Bisnisia.id | Banda Aceh – Direktur Eksekutif Forum Bangun Investasi Aceh (FORBINA), Muhammad Nur, S.H., bersama Maulana, S.H., dan perwakilan warga resmi mengajukan gugatan terhadap Gubernur Aceh ke Pengadilan Tata Usaha Negara (PTUN) Banda Aceh.
“Gugatan ini terkait pemberian Izin Usaha Perkebunan Budidaya kepada PT. Dua Perkasa Lestari (DPL) di Kabupaten Aceh Barat Daya (Abdya). Gugatan tersebut didaftarkan pada Jumat, 22 November 2024, dengan nomor perkara No. 45/G/2024/PTUN.BNA,” Ungkap Muhammad Nur dalam keterangan tertulisnya pada Jumat (22/11/2024).
Latar Belakang Gugatan
Pada tahun 2007, Gubernur Aceh menerbitkan izin melalui Surat Keputusan Nomor P2TSP.525/4828/2007 tertanggal 27 Desember 2007. Surat ini memberikan PT. DPL izin mengelola lahan seluas 2.600 hektare untuk usaha perkebunan kelapa sawit.
Namun, FORBINA dan warga menyebutkan bahwa lahan tersebut merupakan wilayah yang sebelumnya dikuasai dan dimanfaatkan oleh 28 kelompok tani setempat.
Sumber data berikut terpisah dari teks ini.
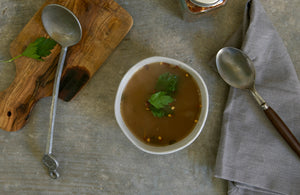 100% grass-fed and field harvested buffalo bone broth in a white bowl on a white background
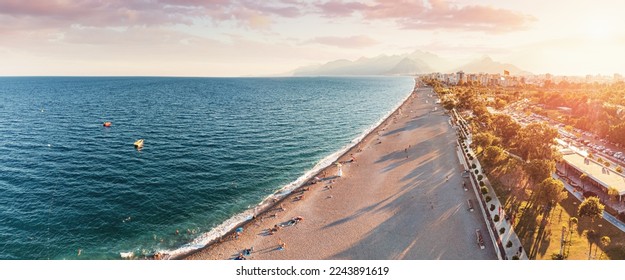 Aerial view of scenic and popular Konyaalti beach in Antalya resort town. Majestic mountains with haze in the background. Vacation and holiday in Turkiye - Shutterstock ID 2243891619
Para petani ini adalah bagian dari program pemberdayaan ekonomi yang dicanangkan oleh pemerintah pusat untuk mantan kombatan Gerakan Aceh Merdeka (GAM) dan korban konflik melalui pembagian 63.000 bibit untuk lahan seluas 2.600 hektare.
Sayangnya, program yang digagas oleh Presiden Susilo Bambang Yudhoyono (SBY) tersebut terganggu akibat penerbitan izin kepada PT. DPL. Warga kehilangan akses ke lahan yang menjadi sumber penghidupan mereka, sementara perusahaan terus memperluas wilayah penanaman kelapa sawit.
Temuan dan Dalil Hukum
Menurut FORBINA, pemberian izin oleh Gubernur Aceh kepada PT. DPL mengandung cacat hukum dan cacat prosedural. Beberapa temuan utama yang menjadi dasar gugatan meliputi:
- Ketidaksesuaian Lokasi
Lokasi yang diizinkan kepada PT. DPL tidak sesuai dengan kondisi di lapangan, sehingga menimbulkan konflik dengan masyarakat setempat. - Pelanggaran Hak Masyarakat
Lahan yang diberikan kepada perusahaan adalah wilayah kelola masyarakat yang telah lama menjadi sumber penghidupan petani. - Krisis Sosial dan Ekonomi
Kebijakan tersebut memperburuk kondisi masyarakat, terutama pasca-konflik dan di tengah tantangan kemiskinan serta keterbatasan lapangan pekerjaan.
Tuntutan FORBINA dan Warga
FORBINA menilai kebijakan ini sebagai bentuk perampasan tanah rakyat demi kepentingan investasi. Direktur Eksekutif FORBINA, Muhammad Nur, S.H., menegaskan bahwa tugas pemerintah seharusnya adalah melindungi hak masyarakat, bukan menghilangkan wilayah kelola mereka.
“Kebijakan ini menunjukkan ambisi yang tidak memperhatikan kebutuhan rakyat. Di tengah kondisi perekonomian pasca-konflik dan bencana, pemerintah seharusnya fokus melindungi masyarakat, bukan memprioritaskan investasi yang merugikan,” ujar Muhammad Nur.
FORBINA juga meminta PT. DPL untuk menghormati proses hukum dengan menghentikan seluruh aktivitasnya di lapangan hingga ada keputusan dari pengadilan. Selain itu, Gubernur Aceh diharapkan bertanggung jawab atas keputusan yang dinilai merugikan banyak pihak.
Harapan ke Depan
Melalui gugatan ini, FORBINA bersama warga berharap keadilan dapat ditegakkan dan hak-hak masyarakat atas lahan mereka dikembalikan. Gugatan ini juga diharapkan menjadi pelajaran penting bagi pemerintah daerah untuk lebih berhati-hati dalam mengambil keputusan yang berkaitan dengan aset masyarakat.
Kasus ini menjadi perhatian besar publik, terutama karena menyangkut persoalan hak atas tanah dan kesejahteraan warga lokal yang terpinggirkan oleh investasi besar.